Exercise set:
a) In the post on Azure SQL ledger tables, which operations does an append-only ledger table allow?
b) Continue the post on Azure SQL ledger tables from its last sentence.

━━━ Source document

Exploring Azure SQL Ledger Tables

“Trust, but verify.”
– Ronald Reagan

Can I trust you?

Many organizations rely on database management tools to store data and handle processes. Customers, clients, and various stakeholders trust organizations with their data. They believe those organizations will not defraud them for the accuracy of the data. There are many good reasons to trust some organizations, ranging from reputation to laws. However, sometimes even the best go astray or become victims of hackers or others with malicious intent.

The Bitcoin cryptocurrency deals with trust issues in the realm of currency. Underlying Bitcoin is the blockchain technology. In a public database, everyone can trust and believe without the need to trust or believe anyone else who is using the system.

To bring this level of trust to databases, Azure SQL is introducing Ledger tables. These tables have the ability to verify transaction records. They use an external ledger such as a blockchain infrastructure.

In this blog post, I will go through an example of these new tables and explain how the system works.

Sections

What Is a Ledger Table

Ledger tables are SQL tables backed up by external ledgers that ensure data integrity. Ledger tables come in two varieties: Ap pend-only Ledger Table and Updatable Ledger Table.

Append-only ledger tables only allow INSERT operations which help protect the data from later changes. An updatable ledger table allows inserts, updates, and deletes.

━━━━━━
━━━ Information given

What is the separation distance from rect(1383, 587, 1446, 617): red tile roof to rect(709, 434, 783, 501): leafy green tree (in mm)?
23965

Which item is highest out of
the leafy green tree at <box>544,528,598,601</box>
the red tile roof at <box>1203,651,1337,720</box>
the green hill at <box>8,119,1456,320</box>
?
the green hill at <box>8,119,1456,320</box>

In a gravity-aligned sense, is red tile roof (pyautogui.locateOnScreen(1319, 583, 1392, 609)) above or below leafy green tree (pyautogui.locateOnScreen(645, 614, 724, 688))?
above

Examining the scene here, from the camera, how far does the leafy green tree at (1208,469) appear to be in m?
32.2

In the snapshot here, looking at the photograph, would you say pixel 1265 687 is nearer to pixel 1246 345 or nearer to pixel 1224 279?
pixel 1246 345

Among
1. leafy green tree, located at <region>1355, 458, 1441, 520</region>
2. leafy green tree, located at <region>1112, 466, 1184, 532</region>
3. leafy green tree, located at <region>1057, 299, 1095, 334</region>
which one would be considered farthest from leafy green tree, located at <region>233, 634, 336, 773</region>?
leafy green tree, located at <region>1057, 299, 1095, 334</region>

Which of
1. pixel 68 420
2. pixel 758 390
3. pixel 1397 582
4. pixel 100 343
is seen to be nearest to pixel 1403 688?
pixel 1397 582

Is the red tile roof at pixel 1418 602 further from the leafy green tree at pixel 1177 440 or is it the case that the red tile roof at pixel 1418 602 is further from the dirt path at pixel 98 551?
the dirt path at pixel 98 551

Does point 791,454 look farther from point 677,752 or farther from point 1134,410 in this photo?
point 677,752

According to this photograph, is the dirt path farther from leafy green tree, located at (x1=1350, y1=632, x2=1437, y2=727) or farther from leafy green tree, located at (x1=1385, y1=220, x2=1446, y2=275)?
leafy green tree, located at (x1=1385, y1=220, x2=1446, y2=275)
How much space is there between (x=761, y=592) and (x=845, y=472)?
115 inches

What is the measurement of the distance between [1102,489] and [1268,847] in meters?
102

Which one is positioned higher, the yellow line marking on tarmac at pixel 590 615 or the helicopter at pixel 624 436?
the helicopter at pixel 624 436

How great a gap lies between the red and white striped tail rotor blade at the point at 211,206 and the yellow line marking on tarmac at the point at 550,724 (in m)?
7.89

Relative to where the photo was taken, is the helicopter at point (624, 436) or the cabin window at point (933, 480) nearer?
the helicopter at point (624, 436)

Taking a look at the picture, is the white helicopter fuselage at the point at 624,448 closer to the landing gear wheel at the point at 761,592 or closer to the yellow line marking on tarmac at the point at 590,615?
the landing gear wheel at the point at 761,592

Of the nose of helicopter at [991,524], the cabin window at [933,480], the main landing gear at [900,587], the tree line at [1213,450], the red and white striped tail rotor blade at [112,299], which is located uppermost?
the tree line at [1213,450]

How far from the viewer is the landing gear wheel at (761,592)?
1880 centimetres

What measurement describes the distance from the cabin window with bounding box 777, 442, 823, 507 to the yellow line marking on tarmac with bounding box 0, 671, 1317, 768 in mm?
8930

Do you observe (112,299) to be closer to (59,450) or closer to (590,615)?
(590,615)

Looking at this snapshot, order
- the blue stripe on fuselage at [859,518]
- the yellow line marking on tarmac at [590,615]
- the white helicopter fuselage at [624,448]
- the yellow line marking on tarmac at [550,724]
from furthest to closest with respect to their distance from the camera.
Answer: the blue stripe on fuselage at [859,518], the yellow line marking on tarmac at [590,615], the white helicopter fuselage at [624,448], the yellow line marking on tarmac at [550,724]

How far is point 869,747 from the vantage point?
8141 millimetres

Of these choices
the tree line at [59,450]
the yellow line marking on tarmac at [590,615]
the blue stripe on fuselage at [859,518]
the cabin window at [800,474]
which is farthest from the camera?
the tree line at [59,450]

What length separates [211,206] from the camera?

━━━━━━

The replies:
a) Only INSERT operations.

b)
The database stores the entire history of all the ledger tables. Append-only tables, by their nature, store their own history. Updateable tables automatically create a history table that stores all the changes to the table.

Table history is also stored in the form of ‘digests’. These are JSON objects containing a hash of the state of the database at a given time. A sequence of these digests, also called blocks, forms the ledger blockchain.

A hash value is produced by a hash function or algorithm. These algorithms can take any amount of information and produce a fixed-length value, the hash value. A given algorithm will always produce the same hash value for the same input data. However, it is impossible to re-create the input data from the hash value. So the hash is a way of summarizing data without showing the data.

Because the history of the database is available, any block (or digest) can be re-created from the database and compared to those in the ledger. If the data is valid and tamper-free, the re-created digests will match the ledger, confirming the data is trustworthy.

Demo

I’m going to walk through the process of creating and working with an updatable ledger table. The goal is to provide a more detailed explanation of how these tables work. The process for an append-only table is similar and I will mention differences as they come up.

To create ledger tables, you first have to create a new database with the ledger enabled (See this guide). In my case, I choose the option to make all tables ledger tables.

While configuring a new database, you will be able to choose where to store your ledger. Generally available right now is Azure storage such as Data Lake Gen 2. For additional security, an append only Blob prevents anyone from tampering with the ledger.

Currently in preview is Azure Confidential Ledger. This ledger is a super secure storage location and is even safe from Microsoft employees. According to the documentation: “…no one is “above” the Ledger, not even Microsoft.”

After creating the database, the first step is to create a table and insert some data.

CREATE TABLE [updateableLedger]
(
    [Letter] CHAR(1),
    [Number] INT
)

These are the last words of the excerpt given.